Variety of data. Unlike structured data, unstructured data encompasses many different file types across video, audio, logs, lab notebooks, IoT and documents. Thus, understanding what types of files match with which data or cloud service is imperative so you’re always using the right tool for the right job. For example, looking for PII in documents is entirely different than finding all images that contain dogs. Different analytics techniques are needed to process different types of unstructured data.

Velocity of data. Data is piling up fast and because of its speed and volume, you can’t often act on it fast enough to place unstructured data into the appropriate storage technology or data lake for analysis. What comes to mind is the iconic “I Love Lucy” episode where Lucy and Ethel fail at their candy factory job once the conveyor belt speeds up, leaving no time to wrap the chocolates and resulting in plenty of waste. Businesses need automation to manage unstructured data because it is impossible to manually handle the velocity, variety and volume of this data.

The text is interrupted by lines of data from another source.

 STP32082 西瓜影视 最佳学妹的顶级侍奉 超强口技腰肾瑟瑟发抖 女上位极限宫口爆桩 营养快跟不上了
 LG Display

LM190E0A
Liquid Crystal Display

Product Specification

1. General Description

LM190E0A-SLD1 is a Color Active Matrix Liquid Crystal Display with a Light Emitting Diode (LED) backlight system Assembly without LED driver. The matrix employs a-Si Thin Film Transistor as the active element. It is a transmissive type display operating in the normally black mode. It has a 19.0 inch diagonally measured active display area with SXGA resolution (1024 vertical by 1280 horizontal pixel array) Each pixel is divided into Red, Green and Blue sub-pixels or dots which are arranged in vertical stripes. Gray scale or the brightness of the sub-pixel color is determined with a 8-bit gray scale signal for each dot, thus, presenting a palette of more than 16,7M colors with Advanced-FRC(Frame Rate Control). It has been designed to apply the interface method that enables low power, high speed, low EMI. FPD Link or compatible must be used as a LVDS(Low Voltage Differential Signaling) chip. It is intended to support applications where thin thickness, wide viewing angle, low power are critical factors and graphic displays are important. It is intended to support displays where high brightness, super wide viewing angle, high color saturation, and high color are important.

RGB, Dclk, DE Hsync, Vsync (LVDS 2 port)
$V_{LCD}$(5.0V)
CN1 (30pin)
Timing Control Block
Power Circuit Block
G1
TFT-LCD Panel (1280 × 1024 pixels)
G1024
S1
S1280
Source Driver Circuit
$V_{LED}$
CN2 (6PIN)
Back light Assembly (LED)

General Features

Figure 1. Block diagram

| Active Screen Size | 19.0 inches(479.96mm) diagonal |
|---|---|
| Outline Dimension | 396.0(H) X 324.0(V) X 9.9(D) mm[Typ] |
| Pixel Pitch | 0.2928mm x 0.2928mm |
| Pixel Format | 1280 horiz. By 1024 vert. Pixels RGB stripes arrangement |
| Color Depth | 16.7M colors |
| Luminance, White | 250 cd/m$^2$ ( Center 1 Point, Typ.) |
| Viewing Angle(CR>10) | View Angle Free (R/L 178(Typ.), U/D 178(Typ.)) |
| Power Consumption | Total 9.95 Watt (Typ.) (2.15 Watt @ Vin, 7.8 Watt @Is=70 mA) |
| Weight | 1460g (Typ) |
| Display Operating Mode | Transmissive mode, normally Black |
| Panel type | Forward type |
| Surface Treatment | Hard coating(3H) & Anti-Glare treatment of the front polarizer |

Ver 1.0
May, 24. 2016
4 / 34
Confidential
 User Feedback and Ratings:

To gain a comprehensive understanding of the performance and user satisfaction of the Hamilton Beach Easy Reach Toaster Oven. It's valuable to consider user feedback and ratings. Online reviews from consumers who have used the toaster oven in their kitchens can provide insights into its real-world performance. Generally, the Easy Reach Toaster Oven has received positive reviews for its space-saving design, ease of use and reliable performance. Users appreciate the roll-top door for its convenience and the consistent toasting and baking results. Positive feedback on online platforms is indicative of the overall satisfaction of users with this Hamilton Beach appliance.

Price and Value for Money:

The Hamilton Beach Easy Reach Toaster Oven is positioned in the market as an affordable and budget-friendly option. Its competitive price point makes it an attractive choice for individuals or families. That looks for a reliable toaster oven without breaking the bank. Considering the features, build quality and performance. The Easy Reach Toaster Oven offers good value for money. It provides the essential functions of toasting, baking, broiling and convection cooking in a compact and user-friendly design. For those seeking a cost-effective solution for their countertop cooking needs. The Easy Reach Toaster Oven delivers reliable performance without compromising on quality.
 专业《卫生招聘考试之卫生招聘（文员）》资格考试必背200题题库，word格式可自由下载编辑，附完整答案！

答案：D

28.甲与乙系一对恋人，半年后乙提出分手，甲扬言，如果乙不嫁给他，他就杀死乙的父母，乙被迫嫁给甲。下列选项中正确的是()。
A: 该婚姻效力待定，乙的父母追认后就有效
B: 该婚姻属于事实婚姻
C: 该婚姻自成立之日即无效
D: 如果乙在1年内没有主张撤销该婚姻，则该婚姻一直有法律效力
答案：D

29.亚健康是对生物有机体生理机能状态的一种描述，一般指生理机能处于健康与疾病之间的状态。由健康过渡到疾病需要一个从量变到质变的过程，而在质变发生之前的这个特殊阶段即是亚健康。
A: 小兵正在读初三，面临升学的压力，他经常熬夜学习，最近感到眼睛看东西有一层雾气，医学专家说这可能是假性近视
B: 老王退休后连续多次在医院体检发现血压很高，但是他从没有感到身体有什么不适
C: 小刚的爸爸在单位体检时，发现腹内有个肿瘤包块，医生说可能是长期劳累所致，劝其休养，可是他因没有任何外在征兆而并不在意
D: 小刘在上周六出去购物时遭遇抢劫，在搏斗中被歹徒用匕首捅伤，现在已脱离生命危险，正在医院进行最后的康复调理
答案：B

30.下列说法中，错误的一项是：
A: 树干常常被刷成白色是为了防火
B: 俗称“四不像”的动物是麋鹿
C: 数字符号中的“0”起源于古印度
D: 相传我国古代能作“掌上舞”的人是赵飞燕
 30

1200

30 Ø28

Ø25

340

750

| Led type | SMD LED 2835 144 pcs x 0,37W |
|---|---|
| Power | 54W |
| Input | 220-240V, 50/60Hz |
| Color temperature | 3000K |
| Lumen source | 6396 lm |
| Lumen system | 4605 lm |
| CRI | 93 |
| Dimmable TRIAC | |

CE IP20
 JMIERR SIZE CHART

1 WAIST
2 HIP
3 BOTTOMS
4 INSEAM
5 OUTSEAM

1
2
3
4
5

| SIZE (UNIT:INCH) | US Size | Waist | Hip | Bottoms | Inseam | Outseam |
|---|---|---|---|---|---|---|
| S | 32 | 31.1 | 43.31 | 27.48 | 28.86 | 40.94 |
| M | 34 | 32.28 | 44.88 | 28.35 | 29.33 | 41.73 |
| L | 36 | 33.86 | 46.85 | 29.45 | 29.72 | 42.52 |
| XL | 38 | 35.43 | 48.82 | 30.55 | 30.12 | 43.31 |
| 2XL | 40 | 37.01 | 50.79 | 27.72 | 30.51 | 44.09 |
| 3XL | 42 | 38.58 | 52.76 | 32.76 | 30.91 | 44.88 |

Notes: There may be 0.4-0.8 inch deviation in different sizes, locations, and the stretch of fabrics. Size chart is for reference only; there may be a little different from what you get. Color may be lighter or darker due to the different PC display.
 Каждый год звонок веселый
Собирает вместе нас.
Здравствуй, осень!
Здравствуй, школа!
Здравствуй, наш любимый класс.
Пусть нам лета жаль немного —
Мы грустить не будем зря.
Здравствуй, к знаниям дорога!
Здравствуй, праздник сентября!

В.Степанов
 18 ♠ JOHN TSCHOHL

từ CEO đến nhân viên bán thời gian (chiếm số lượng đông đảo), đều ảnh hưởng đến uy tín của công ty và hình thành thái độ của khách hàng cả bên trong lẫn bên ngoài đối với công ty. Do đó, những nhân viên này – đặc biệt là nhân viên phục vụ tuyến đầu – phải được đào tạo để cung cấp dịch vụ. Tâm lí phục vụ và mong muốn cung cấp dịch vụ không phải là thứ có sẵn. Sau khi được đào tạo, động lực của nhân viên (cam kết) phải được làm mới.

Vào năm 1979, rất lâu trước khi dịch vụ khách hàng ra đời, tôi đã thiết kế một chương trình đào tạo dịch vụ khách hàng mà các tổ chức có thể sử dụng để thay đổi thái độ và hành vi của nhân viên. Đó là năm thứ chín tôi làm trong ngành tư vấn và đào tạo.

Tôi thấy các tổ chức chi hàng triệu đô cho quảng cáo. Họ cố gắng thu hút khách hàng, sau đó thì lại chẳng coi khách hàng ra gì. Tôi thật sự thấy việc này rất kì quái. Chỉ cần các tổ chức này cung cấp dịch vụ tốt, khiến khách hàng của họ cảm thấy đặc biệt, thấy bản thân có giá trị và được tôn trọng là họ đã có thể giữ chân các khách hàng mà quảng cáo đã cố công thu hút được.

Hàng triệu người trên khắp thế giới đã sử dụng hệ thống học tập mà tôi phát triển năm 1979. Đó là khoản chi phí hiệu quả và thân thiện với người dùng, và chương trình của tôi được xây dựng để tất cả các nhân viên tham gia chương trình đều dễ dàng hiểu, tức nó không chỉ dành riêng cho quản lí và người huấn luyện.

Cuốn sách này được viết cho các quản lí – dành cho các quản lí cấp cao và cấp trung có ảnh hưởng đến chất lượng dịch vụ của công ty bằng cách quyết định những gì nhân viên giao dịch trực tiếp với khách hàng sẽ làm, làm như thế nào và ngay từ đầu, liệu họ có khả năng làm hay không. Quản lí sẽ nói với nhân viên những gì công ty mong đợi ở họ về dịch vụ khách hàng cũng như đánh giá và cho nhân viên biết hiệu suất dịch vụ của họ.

Tagging and Automation Help Prep Data for Analytics

Addressing the challenges of unstructured data volume, variety and velocity begins with real-time knowledge on key data characteristics. IT managers also need  knowledge of cloud infrastructure and the big data analytics ecosystem across data centers, the edge and clouds.

Tactics may include:

  • The ability to preprocess data at the edge so it can be analyzed and tagged with new metadata before moving it into a cloud data lake. This can drastically reduce the wasted cost and effort of moving and storing useless data and can minimize the occurrence of data swamps.
  • Applying automation to facilitate data segmentation, cleansing, search and enrichment. You can do this with data tagging, deletion or tiering of cold data by policy and moving data into the optimal storage where it can be ingested by big data and ML tools. The Komprise survey found that the leading new approach to unstructured data management is the ability to initiate and execute data workflows.
  • Adopting an unstructured data management tool that persists metadata tags as data moves from one location to another. For instance, files tagged as containing PII by a third-party ML service should retain those tags indefinitely so that a new research team doesn’t have to run the same analysis over again — at high cost. Komprise Intelligent Data Management has these capabilities.
  • Planning appropriately for large-scale data migration efforts with thorough diligence and testing. This can circumvent common networking and security issues that derail the timely completion of moving data from one place to another. Read this blog post for tips.

In this economy, speed is a game changer. The faster you can feed quality data into your analytics platform, the faster you’ll get results and outcomes, and the less time you’ll spend doing it. Storage management and data management have finally converged, thanks to the demand for unstructured data analytics.